En effet, je soutiens que le monde extérieur est lui-même constitué d’états transpersonnels expérientiels qui se présentent simplement à nous sous la forme que nous appelons « matière ». En tant que telle, la « matière » n’est que l’apparence extrinsèque – l’image – de l’expérience intérieure ; et rien de plus. Dans le cas des êtres vivants, la « matière » qui constitue leur corps est l’apparence extrinsèque de leurs états expérientiels individuels (c’est la raison pour laquelle des schémas mesurables d’activité cérébrale sont en corrélation avec l’expérience intérieure). Dans le cas de l’univers inanimé, en revanche, la « matière » est l’aspect extrinsèque des états transpersonnels expérientiels.

Cette hypothèse contourne complètement le problème difficile, car elle n’exige pas de réduire les qualités à de simples quantités ; elle exige seulement de réduire certaines qualités à d’autres : les couleurs, les tons et les saveurs qui apparaissent sur notre écran de perception sont modulées par des états expérientiels endogènes – tels que les pensées et les sentiments instinctifs – qui sous-tendent l’univers inanimé qui nous entoure. Cette modulation entre différents types de qualités se produit chaque jour dans notre propre conscience : nos pensées modulent régulièrement nos émotions, et vice-versa, bien que les pensées et les émotions soient qualitativement très différentes.

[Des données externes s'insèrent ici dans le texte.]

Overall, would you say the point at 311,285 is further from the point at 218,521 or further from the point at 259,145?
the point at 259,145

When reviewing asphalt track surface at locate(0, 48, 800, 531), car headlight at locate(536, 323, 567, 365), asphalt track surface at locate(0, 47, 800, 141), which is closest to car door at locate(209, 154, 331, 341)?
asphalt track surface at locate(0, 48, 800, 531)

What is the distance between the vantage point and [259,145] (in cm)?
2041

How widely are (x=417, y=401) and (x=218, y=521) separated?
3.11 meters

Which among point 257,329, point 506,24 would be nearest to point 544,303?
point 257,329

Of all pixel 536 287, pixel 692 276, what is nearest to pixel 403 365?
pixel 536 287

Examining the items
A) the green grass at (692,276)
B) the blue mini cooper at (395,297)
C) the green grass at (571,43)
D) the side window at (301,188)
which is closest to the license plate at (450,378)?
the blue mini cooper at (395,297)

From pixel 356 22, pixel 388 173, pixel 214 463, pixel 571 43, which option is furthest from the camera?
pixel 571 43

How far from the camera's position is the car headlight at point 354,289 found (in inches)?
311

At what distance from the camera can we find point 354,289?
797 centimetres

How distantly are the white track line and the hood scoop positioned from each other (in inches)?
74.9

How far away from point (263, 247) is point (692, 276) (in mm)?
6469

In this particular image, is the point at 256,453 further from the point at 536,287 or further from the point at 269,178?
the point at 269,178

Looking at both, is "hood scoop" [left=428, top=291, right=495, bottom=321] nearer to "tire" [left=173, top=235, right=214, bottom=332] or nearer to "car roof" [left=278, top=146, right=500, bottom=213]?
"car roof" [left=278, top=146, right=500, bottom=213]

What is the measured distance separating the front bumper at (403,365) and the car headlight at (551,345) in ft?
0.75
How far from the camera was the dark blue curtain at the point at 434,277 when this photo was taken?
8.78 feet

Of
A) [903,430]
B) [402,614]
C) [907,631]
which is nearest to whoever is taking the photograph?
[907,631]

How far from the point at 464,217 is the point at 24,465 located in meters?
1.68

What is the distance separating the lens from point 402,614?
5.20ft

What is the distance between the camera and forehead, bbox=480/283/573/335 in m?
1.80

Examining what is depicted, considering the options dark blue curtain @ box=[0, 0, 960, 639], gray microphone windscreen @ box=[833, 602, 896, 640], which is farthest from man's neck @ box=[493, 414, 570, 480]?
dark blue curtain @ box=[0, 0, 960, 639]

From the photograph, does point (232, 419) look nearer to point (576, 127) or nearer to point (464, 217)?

Je suis tout à fait conscient que ce que je suggère ci-dessus soulève de nombreuses questions, mais il est impossible d’y répondre dans un court essai comme celui-ci. En effet, j’ai passé plus d’une décennie à essayer de donner à ces questions un traitement approprié, ce qui a nécessité les nombreux livres et articles. Ici, en plus de préciser que le problème difficile n’est qu’une contradiction interne d’un système de pensée en faillite, je voulais juste faire une allusion à la façon dont il peut être contourné si l’on… eh bien, réfléchit bien.

Bernardo Kastrup, Informaticien et philosophe néerlandais, a publié des réflexions théoriques fondamentales sur le problème de la matière et de l’esprit.